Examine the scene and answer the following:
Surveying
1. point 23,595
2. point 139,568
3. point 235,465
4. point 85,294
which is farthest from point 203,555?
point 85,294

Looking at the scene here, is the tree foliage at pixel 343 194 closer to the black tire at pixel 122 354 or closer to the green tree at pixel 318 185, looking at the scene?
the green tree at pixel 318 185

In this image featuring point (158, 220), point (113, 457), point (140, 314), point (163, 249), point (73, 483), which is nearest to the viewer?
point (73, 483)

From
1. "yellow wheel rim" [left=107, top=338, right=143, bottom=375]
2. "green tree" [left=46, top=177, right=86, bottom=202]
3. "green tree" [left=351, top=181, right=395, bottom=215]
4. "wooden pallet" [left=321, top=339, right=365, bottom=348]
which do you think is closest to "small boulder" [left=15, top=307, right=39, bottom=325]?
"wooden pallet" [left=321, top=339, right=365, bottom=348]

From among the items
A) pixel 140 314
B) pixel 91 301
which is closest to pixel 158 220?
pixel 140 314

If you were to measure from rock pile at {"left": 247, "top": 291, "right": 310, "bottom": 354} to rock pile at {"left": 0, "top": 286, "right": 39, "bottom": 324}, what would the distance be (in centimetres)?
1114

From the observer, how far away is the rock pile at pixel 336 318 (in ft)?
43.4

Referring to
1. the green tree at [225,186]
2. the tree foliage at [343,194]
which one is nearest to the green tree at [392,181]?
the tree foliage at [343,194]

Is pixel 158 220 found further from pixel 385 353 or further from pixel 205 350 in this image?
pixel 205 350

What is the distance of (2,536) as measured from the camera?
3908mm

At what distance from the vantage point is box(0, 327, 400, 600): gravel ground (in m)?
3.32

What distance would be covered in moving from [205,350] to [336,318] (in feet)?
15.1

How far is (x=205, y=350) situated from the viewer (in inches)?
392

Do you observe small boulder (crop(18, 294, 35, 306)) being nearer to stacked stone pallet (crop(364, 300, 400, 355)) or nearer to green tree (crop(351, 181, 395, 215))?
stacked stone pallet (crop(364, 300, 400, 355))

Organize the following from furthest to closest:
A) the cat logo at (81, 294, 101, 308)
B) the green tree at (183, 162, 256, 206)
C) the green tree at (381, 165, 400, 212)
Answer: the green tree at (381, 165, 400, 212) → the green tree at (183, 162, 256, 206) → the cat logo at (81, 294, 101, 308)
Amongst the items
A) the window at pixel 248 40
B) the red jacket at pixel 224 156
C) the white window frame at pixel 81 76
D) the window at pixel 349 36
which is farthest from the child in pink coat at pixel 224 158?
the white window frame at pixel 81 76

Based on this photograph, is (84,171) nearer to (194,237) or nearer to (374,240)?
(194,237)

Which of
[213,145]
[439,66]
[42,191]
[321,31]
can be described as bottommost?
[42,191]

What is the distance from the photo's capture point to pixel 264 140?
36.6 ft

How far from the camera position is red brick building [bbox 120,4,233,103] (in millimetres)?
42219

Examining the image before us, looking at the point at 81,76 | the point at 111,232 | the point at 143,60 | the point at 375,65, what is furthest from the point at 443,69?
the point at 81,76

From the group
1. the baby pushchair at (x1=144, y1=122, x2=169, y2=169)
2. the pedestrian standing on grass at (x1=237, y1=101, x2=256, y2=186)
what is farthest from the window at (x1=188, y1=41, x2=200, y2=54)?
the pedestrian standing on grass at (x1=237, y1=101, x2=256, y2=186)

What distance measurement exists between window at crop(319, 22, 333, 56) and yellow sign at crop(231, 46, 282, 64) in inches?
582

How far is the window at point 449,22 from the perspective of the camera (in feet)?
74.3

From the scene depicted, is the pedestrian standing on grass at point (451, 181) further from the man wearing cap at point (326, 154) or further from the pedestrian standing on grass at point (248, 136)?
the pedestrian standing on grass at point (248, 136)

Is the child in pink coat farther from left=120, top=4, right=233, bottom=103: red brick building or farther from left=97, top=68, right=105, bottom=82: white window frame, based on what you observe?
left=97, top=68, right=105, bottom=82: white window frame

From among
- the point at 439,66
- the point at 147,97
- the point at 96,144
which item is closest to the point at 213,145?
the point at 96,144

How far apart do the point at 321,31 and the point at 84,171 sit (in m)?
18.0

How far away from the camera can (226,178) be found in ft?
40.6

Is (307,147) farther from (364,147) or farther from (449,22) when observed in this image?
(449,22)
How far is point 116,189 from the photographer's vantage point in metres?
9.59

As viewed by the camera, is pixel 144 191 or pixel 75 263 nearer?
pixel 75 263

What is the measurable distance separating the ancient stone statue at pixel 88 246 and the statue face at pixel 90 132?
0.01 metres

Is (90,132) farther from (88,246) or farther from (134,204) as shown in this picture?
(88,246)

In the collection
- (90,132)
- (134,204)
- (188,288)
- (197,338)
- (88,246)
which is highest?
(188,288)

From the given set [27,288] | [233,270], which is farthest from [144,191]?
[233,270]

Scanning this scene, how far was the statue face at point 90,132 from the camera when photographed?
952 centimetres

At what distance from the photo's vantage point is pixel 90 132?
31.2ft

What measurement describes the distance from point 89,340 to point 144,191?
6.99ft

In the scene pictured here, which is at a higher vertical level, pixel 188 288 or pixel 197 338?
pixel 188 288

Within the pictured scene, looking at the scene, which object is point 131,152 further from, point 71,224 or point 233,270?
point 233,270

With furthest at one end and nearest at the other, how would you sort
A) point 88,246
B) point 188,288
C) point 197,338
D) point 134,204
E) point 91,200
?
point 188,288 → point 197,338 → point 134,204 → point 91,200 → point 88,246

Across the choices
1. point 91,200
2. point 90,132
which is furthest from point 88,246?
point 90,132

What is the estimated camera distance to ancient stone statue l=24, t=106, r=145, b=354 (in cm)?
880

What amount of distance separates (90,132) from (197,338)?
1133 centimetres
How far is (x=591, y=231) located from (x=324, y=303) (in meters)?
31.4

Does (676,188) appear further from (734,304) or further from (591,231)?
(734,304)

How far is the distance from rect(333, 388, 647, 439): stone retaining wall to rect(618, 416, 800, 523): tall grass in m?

───

> To be done: Retype the lines from the one containing "How far is point" up to and including the one containing "0.01 metres", exactly as they appear.

> Task result:
How far is point 116,189 from the photographer's vantage point in metres?
9.59

As viewed by the camera, is pixel 144 191 or pixel 75 263 nearer?
pixel 75 263

What is the measurable distance separating the ancient stone statue at pixel 88 246 and the statue face at pixel 90 132?
0.01 metres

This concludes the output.